Your instructions => Skip the pictures and write out, word for word, the lines below from the one with "serious businesswoman wearing" through the one with "Antoni Porowski and", inclusive.

Record excerpts =>
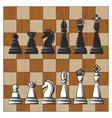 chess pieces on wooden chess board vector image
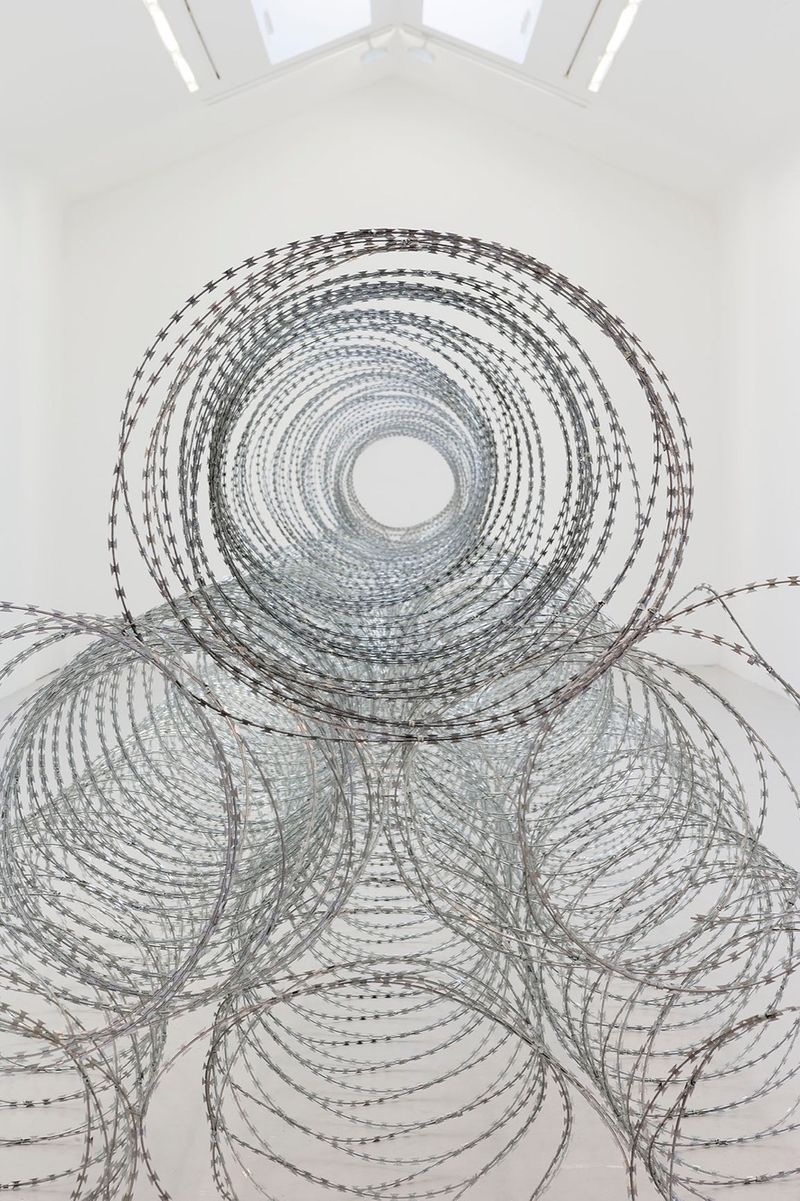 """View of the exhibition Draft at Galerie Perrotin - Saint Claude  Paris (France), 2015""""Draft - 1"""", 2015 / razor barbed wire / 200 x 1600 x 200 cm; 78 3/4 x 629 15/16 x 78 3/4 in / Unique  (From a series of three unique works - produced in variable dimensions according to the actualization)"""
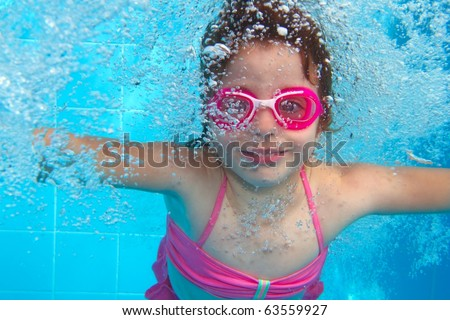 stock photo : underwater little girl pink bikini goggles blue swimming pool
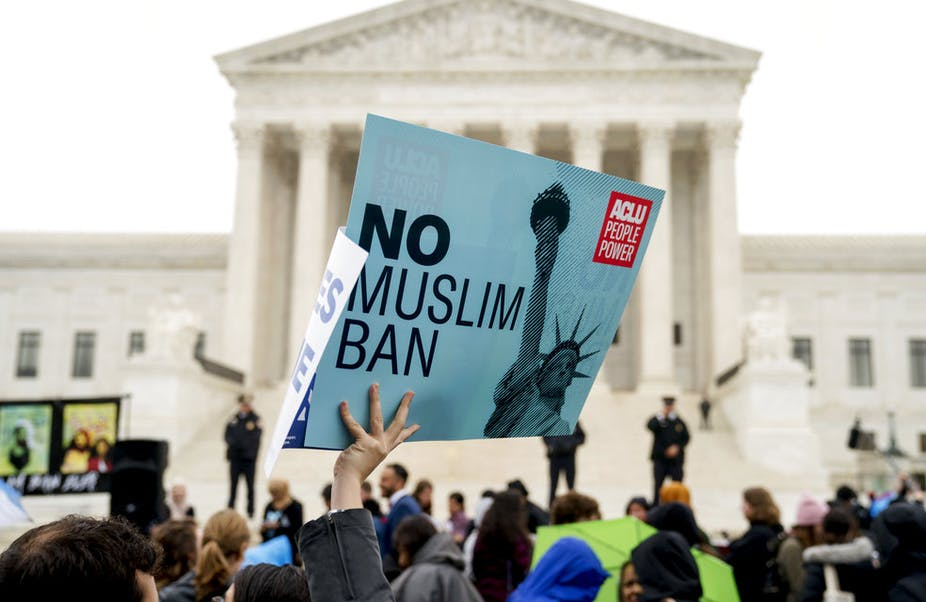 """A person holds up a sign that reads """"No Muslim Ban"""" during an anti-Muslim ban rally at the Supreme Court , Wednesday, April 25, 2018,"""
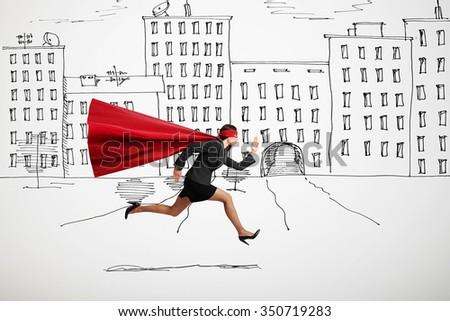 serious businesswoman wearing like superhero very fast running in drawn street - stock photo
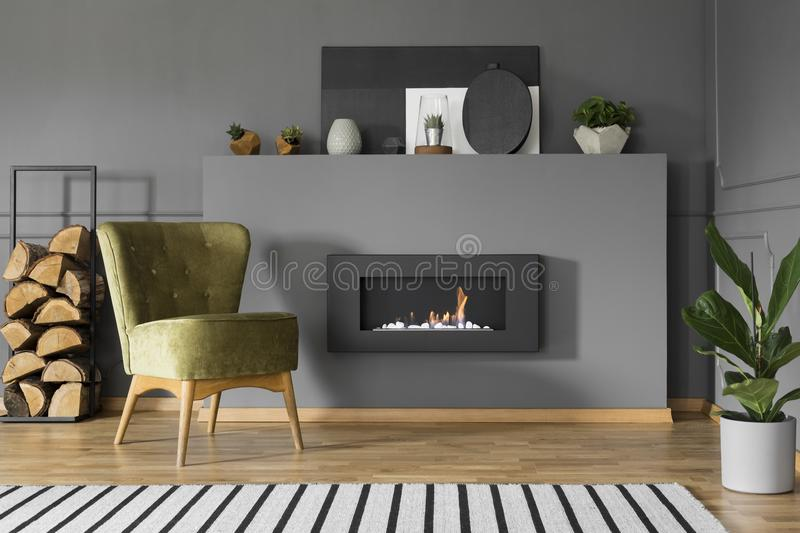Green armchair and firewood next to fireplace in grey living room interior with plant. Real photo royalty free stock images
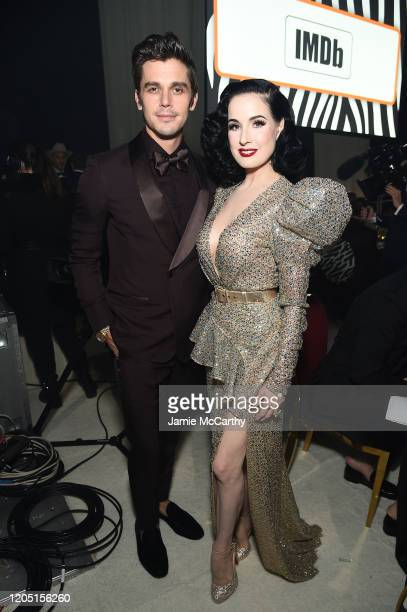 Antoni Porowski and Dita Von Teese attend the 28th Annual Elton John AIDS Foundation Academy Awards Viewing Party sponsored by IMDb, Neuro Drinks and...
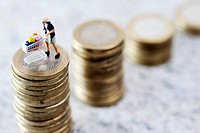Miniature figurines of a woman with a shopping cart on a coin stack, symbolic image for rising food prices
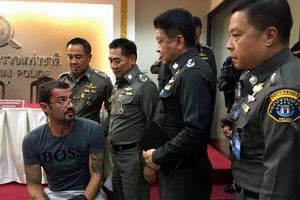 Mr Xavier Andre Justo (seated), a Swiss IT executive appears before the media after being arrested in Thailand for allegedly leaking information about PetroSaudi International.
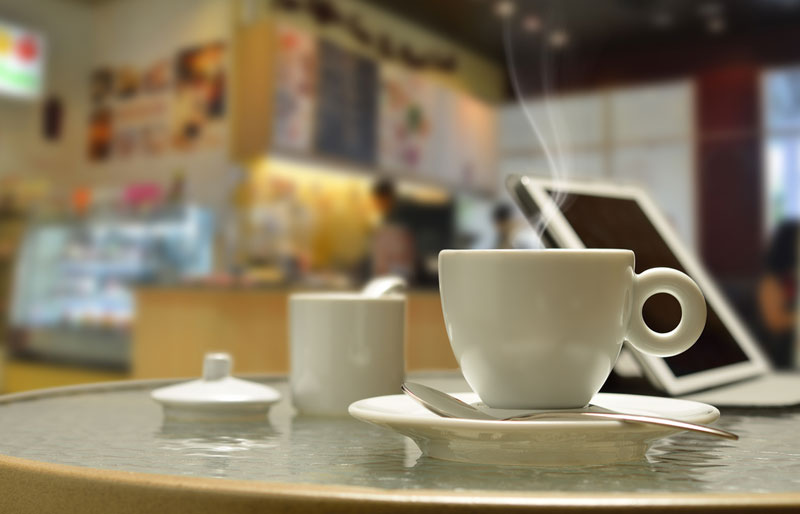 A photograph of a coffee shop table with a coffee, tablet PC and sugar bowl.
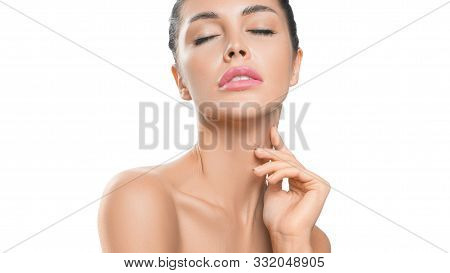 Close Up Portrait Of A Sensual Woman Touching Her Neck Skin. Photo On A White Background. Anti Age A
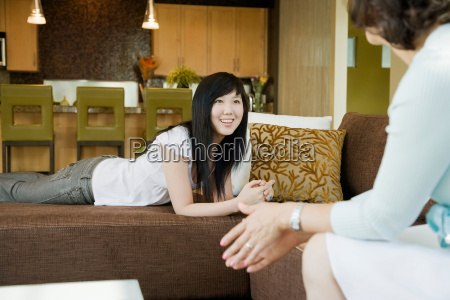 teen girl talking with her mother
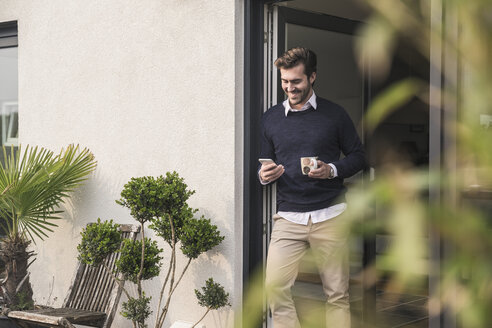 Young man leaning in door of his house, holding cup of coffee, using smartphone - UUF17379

Problem solution =>
 serious businesswoman wearing like superhero very fast running in drawn street - stock photo
Green armchair and firewood next to fireplace in grey living room interior with plant. Real photo royalty free stock images
 Antoni Porowski and Dita Von Teese attend the 28th Annual Elton John AIDS Foundation Academy Awards Viewing Party sponsored by IMDb, Neuro Drinks and...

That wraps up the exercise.